According to The Telegraph, Mr Johnson wants every secondary school in England to spend at least £5,000 per pupil.

The Government's current national funding formula for schools aims to allocate a minimum of £4,800 per pupil in English secondary schools by 2019-20 - £200 less than the amount pledged by Mr Johnson.

The bookies' favourite to succeed Theresa May said: "This country is like a giant that is managing heroically to hop on one leg.

"If we fund our schools properly, if we pay sufficient attention both to vocational training as well as to mathematics and languages, then we will loosen the shackle that is holding us back."

Mr Johnson also hinted that he could compel pupils to continue learning maths beyond the age of 16.

"We are unlike many other competitor economies in allowing students to drop maths at 16, even though numeracy is integral to tech, IT, and so many sectors in which the UK leads the world," he said.

"Again, we find ourselves importing software engineers to make up for the deficiencies in our own output.
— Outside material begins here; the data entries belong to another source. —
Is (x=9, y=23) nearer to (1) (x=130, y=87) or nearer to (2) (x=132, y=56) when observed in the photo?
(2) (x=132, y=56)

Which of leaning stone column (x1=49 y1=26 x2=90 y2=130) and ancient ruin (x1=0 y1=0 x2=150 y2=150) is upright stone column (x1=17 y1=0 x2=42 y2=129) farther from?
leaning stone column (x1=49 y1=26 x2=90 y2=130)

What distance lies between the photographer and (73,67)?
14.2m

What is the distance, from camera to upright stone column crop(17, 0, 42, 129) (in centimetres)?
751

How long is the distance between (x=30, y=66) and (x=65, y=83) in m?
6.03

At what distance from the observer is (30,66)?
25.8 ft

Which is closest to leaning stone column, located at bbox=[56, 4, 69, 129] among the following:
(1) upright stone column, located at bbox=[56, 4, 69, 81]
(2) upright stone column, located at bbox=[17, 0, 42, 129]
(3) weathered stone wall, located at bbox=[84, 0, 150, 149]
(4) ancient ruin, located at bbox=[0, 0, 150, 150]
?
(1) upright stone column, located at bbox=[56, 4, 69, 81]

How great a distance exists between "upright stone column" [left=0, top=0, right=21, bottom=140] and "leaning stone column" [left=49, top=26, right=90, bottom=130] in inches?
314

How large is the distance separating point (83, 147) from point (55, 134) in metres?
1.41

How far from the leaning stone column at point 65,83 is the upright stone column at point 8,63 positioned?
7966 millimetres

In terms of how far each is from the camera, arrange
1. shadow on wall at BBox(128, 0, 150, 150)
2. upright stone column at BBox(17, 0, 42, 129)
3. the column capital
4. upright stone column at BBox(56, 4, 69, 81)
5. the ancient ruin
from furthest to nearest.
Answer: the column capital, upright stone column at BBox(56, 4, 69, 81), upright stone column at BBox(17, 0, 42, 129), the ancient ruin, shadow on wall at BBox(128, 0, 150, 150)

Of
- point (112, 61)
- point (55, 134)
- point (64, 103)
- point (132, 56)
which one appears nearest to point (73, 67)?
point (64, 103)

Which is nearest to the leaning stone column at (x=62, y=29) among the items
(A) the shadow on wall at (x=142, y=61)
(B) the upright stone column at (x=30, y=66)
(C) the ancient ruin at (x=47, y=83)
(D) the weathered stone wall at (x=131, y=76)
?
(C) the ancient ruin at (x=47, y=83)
If we can level up, if we can find the potential for excellence that exists in every school in the country, then we can double or treble the range and inventiveness of the UK."

Mr Johnson's campaign received a boost at the weekend as Chief Secretary to the Treasury Liz Truss and Brexit minister Kwasi Kwarteng threw their weight behind his bid to lead the Conservatives.

US President Donald Trump - who jets into the UK for a three-day trip on Monday - meanwhile said he believed Mr Johnson would make an "excellent" prime minister.


The former Cabinet minister's funding pledge came as fellow Conservative leadership contender Matt Hancock outlined his own plan to loosen immigration restrictions on medics in a bid to boost NHS staffing after Brexit.

In a speech, the Health Secretary will vow to ditch all immigration restrictions for qualified doctors and nurses from around the world provided they have a job offer in the health service.

According to extracts of the speech seen by The Guardian, Mr Hancock will say: “Our NHS could not provide its world-class service to patients without the hardworking doctors and nurses from other nations.

"That’s why I believe, after Brexit, we need to see the free movement of medics – doctors and nurses – from all around the world."

The two men are among the 13 candidates now duking it out to succeed Theresa May when she formally triggers the Tory leadership contest by resigning as party leader on Friday.